Si dovrebbe sottolineare che con queste parole Erekat sposta il problema in avanti.
Ipotizza un negoziato sulle questioni più difficili e controverse (i profughi , Gerusalemme... ) senza che sia  stata data soluzione alla condizione preliminare posta dalla Road Map: la rinuncia al  terrorismo da parte palestinese.
Mastrogiacomo si guarda bene dal farlo notare. 
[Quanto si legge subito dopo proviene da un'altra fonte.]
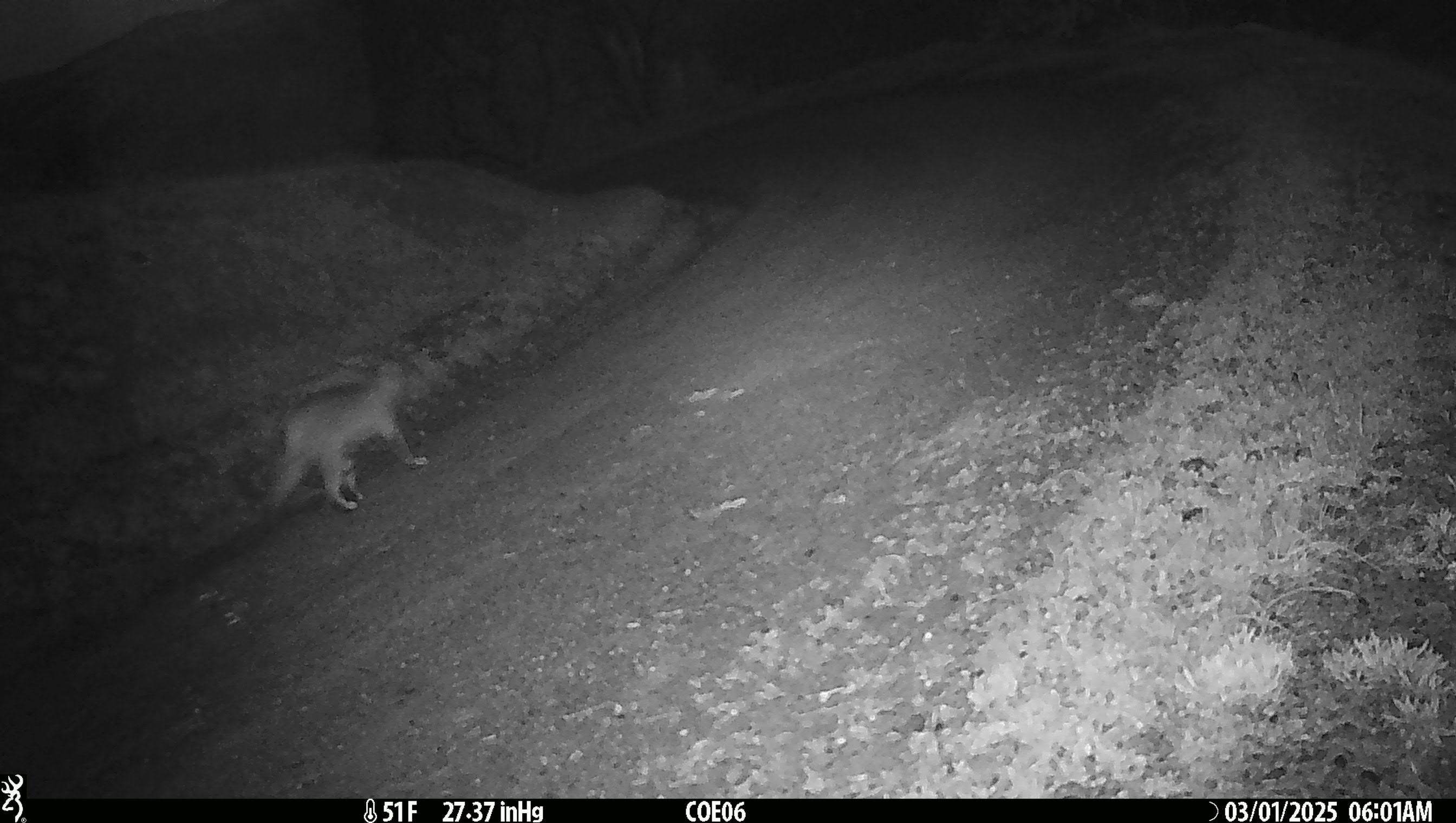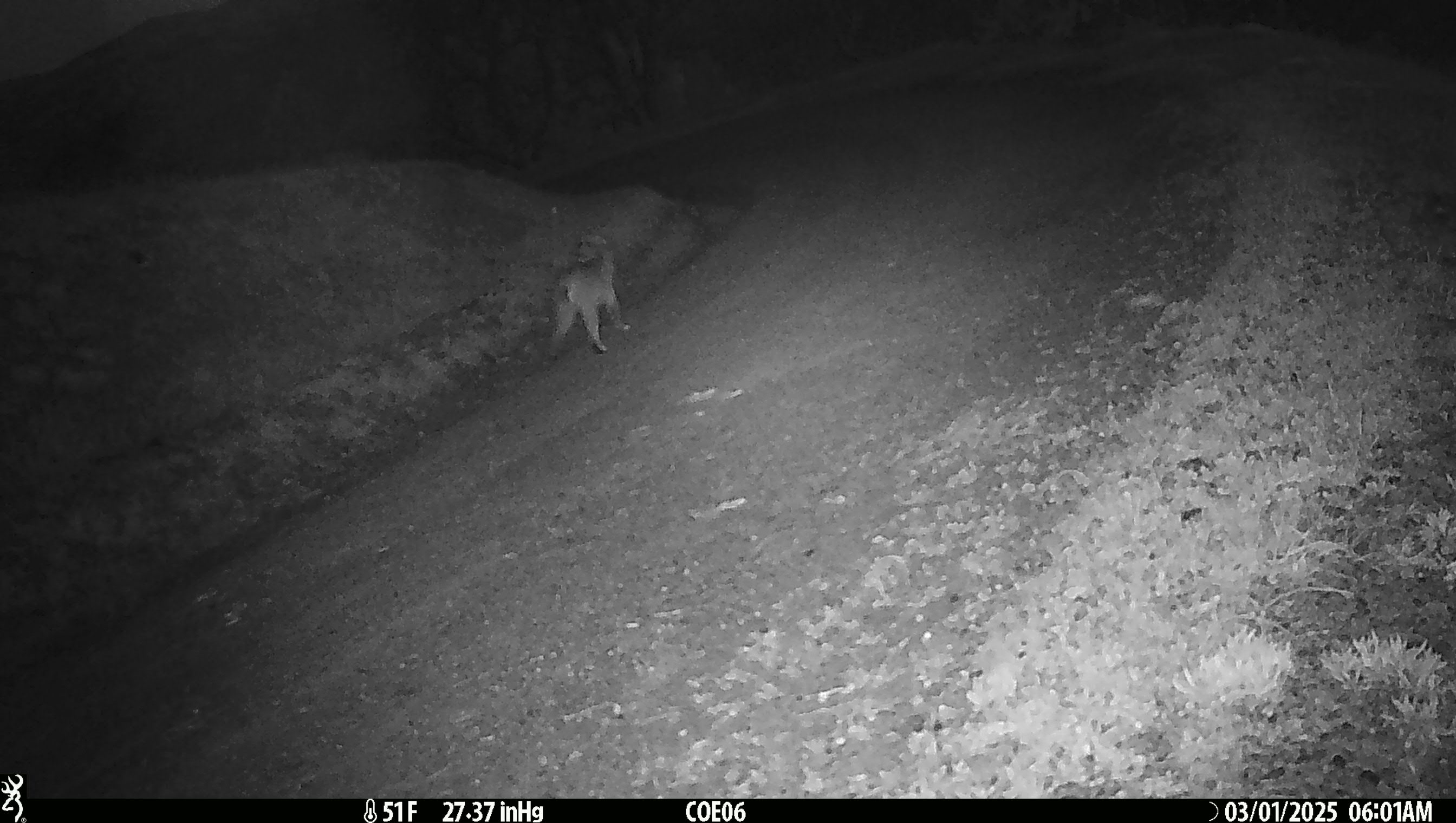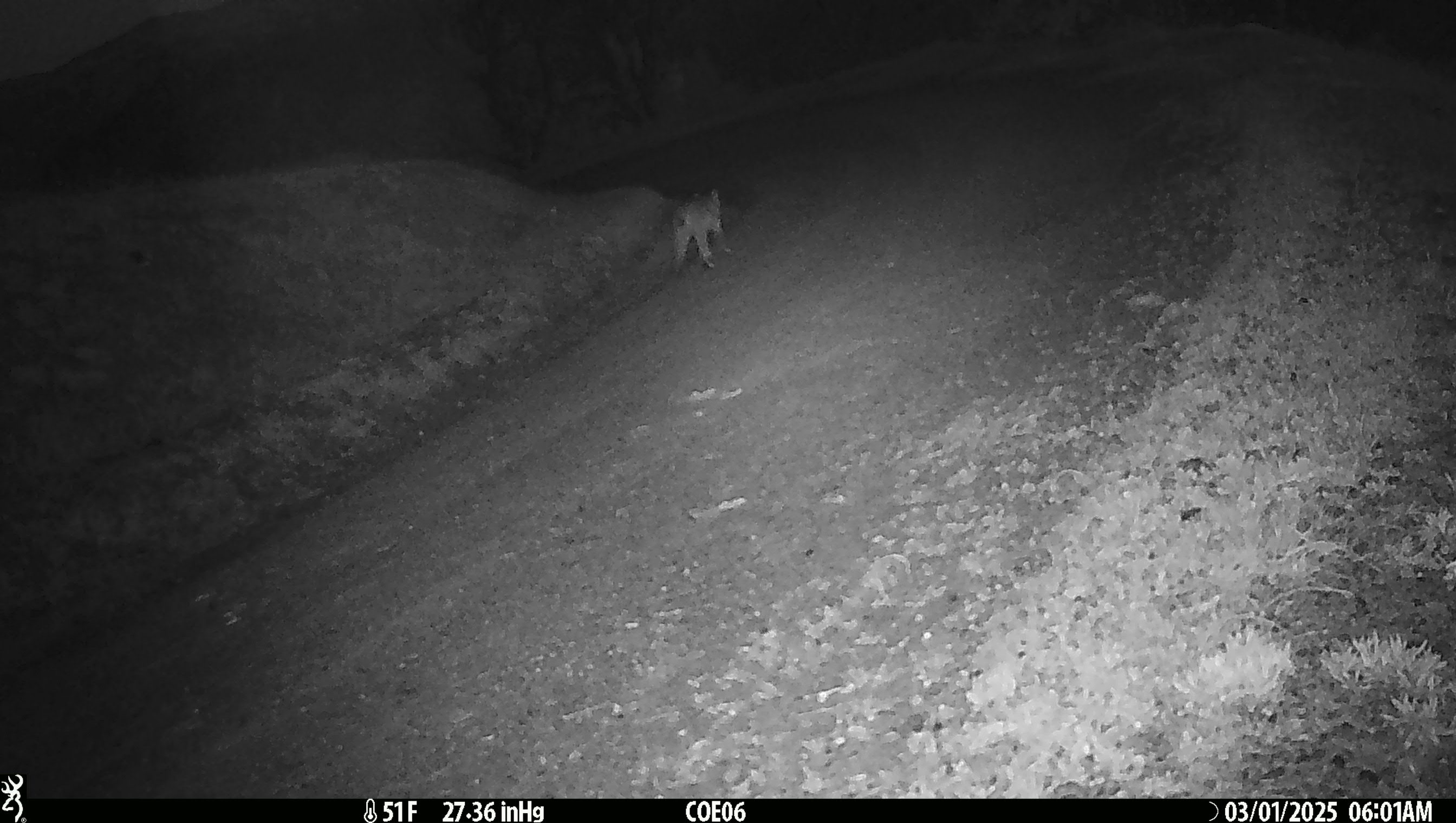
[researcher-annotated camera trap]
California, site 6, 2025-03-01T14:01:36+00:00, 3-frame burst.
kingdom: Animalia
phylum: Chordata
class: Mammalia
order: Carnivora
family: Felidae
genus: Lynx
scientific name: Lynx rufus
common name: bobcat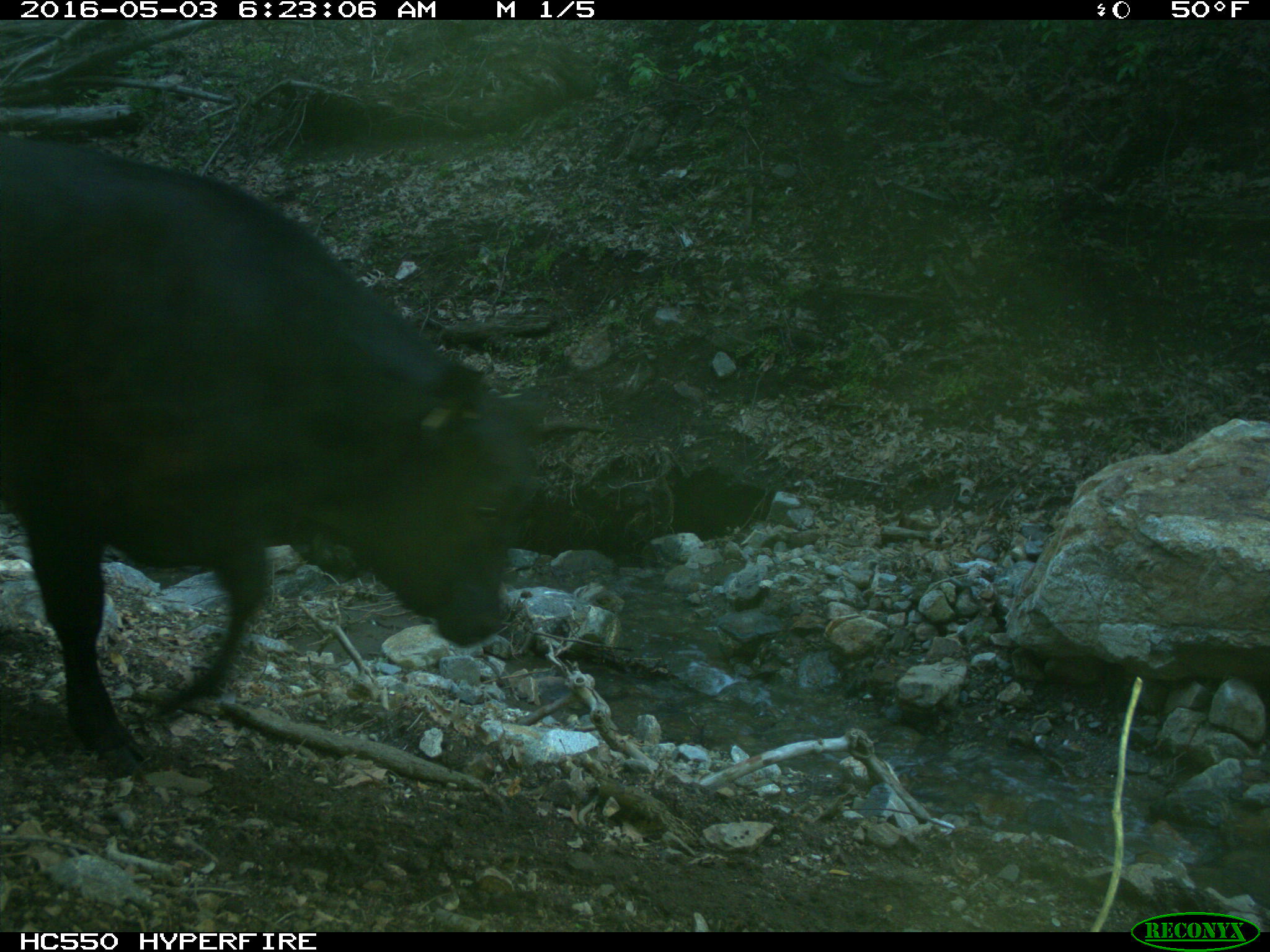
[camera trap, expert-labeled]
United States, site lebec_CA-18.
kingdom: Animalia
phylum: Chordata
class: Mammalia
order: Artiodactyla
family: Bovidae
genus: Bos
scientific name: Bos taurus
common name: domestic cow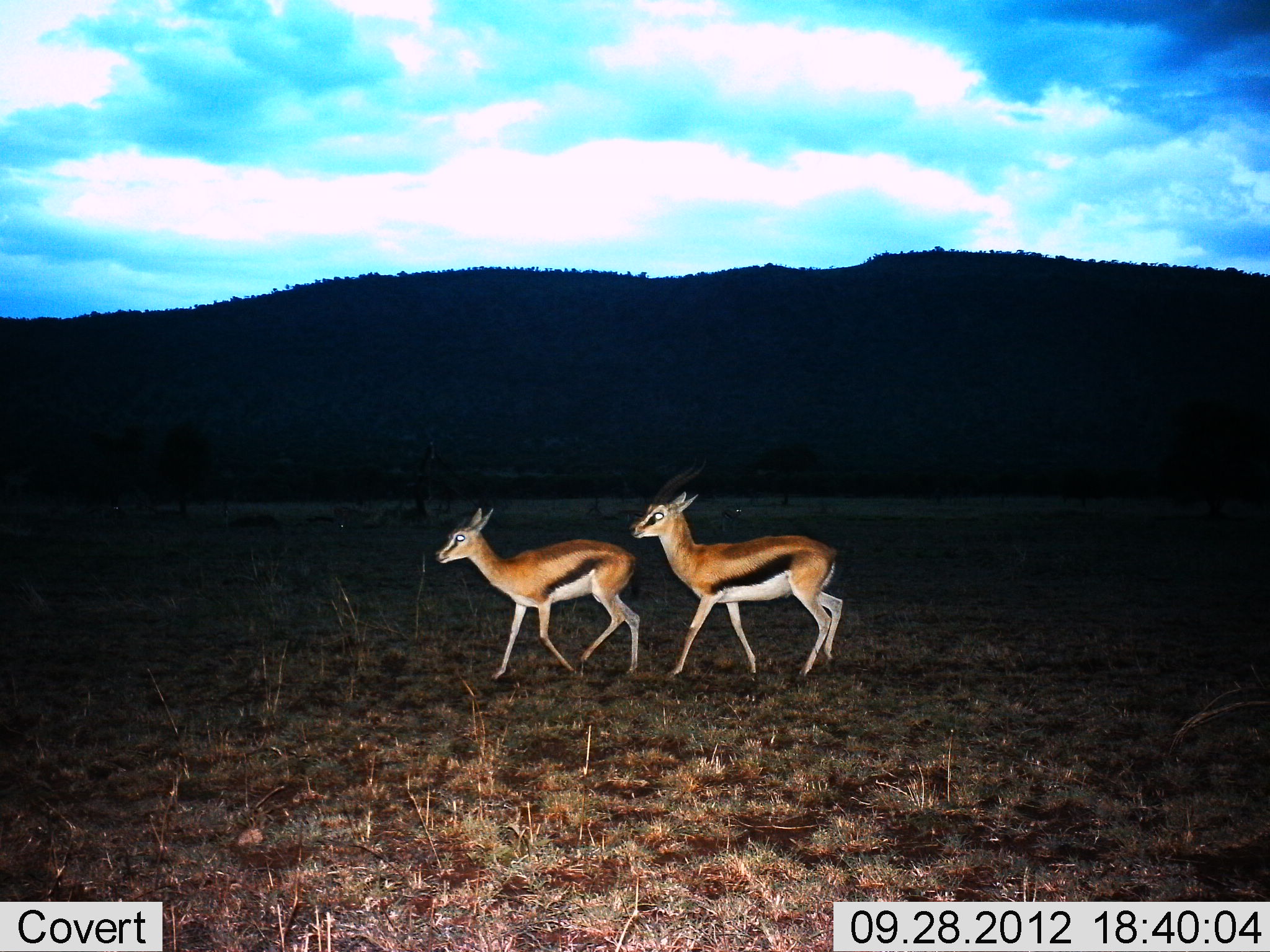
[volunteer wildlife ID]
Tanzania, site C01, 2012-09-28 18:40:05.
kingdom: Animalia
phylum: Chordata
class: Mammalia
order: Artiodactyla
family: Bovidae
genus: Eudorcas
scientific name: Eudorcas thomsonii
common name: thomson's gazelle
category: gazellethomsons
Gazellethomsons (thomson's gazelle) (Eudorcas thomsonii), count 2. Behavior (volunteer vote fractions): standing 0%, resting 0%, moving 100%, interacting 0%. Young present (vote fraction): 0%. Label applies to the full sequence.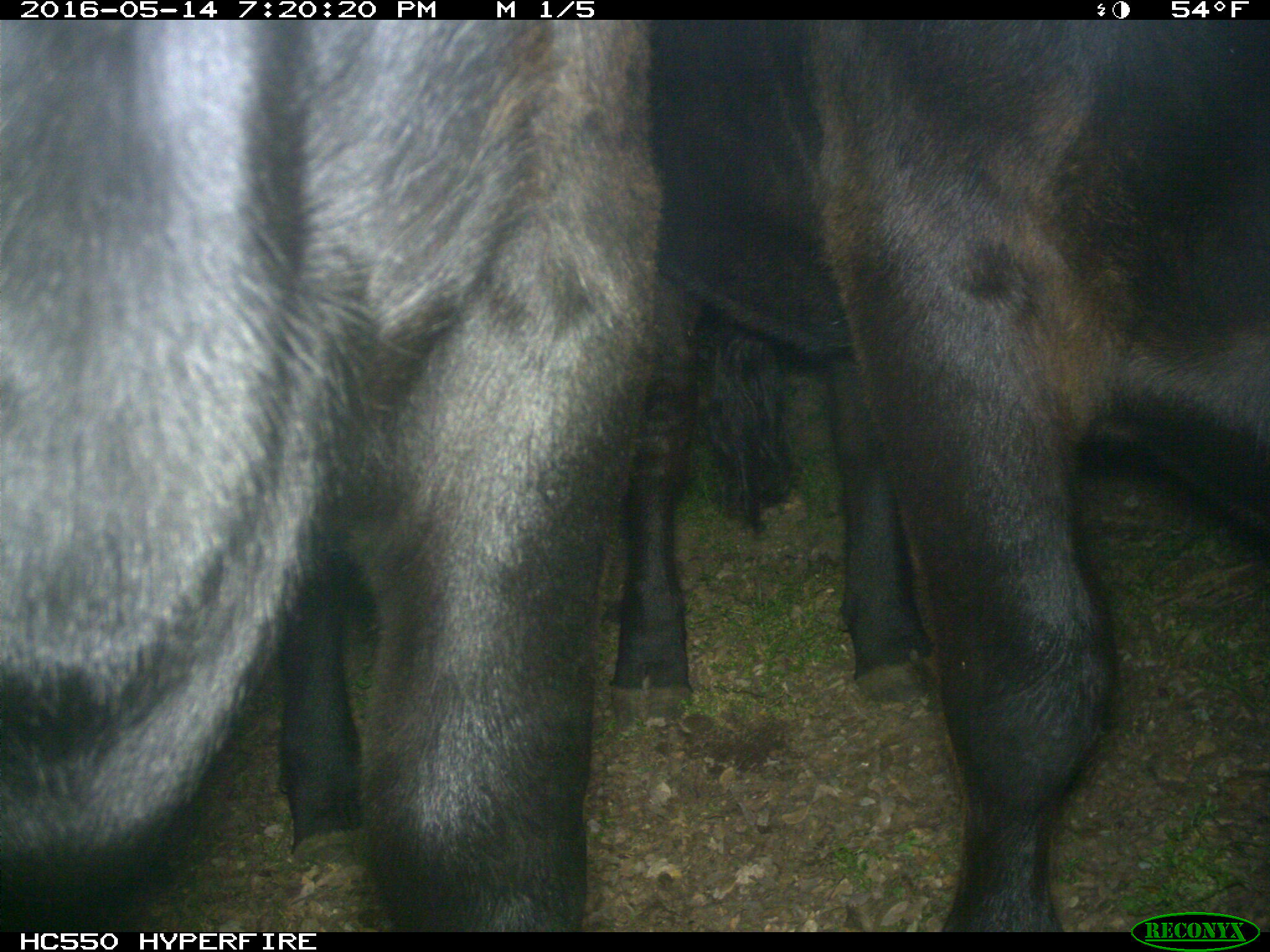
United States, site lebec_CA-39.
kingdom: Animalia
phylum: Chordata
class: Mammalia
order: Artiodactyla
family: Bovidae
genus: Bos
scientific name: Bos taurus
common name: domestic cow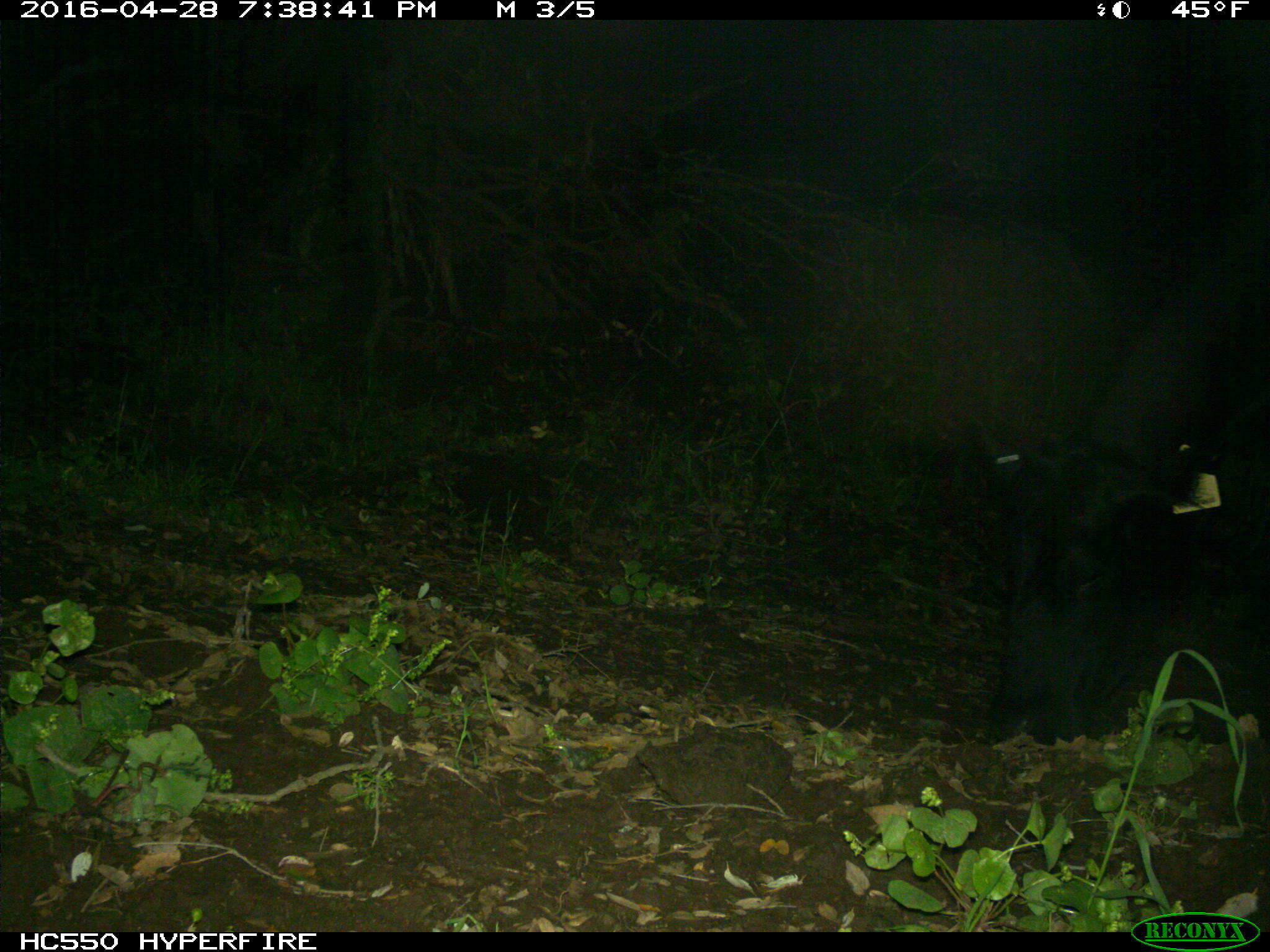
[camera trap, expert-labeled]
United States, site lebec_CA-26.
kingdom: Animalia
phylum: Chordata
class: Mammalia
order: Artiodactyla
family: Bovidae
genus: Bos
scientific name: Bos taurus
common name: domestic cow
 Se Israele vuole riprendere le trattative conosce l´indirizzo a cui deve rivolgersi: è il presidente eletto dal popolo palestinese Mahmoud Abbas». Mezz´ora dopo la tregua è messa a rischio. Un razzo Qassam piomba vicino a Sderot, un secondo cade dentro la Striscia. Le brigate "al Aqsa" rivendicano. Accusano Israele di aver infranto la tregua domenica notte quando un pattuglia vicino Jenin spara e uccide un ragazzo di 22 anni, capo locale dei "Comitati di resistenza popolare", assieme ad una donna che lo aveva soccorso di 50 anni. Israele replica ricordando che la tregua riguarda solo Gaza e non il resto dei Territori.
Puntualizzazioni e drammatiche sottigliezze

Non si tratta di "puntualizzazioni e drammatiche sottigliezze", ma delle condizioni della tregua. Neanche i terroristi hanno accettato di sospendere le loro attività in Cisgiordania


che dimostrano quanto sia urgente il bisogno di pacificazione. Il vertice dell´Autorità lavora agli scogli iniziali della trattativa. Lo scambio dei prigionieri è un tema fondamentale per entrambi. Riportare a casa il caporale Shalit sarebbe un successo che metterebbe lo stesso Olmert al riparo di una crisi politica che incombe. Far uscire dalle carceri israeliane i 1500 detenuti rafforzerebbe Abu Mazen nel suo braccio di ferro con Hamas. Oggi il presidente palestinese andrà ad Amman. Incontrerà re Abdallah e domani, forse, Bush. Condoleezza Rice sta valutando l´ipotesi di un vertice a tre con Olmert e Abu Mazen. Per stamane è previsto l´arrivo del generale Omar Suleiman, il capo dell´intelligence egiziana. E´ l´uomo che sta mettendo a punto la lista dei prigionieri da far scarcerare. Tra questi ci sarebbe anche Marwan Barghuti, l´ideatore della seconda Intifada. E´ una pedina-chiave per ritrovare l´equilibrio tra le forze palestinesi.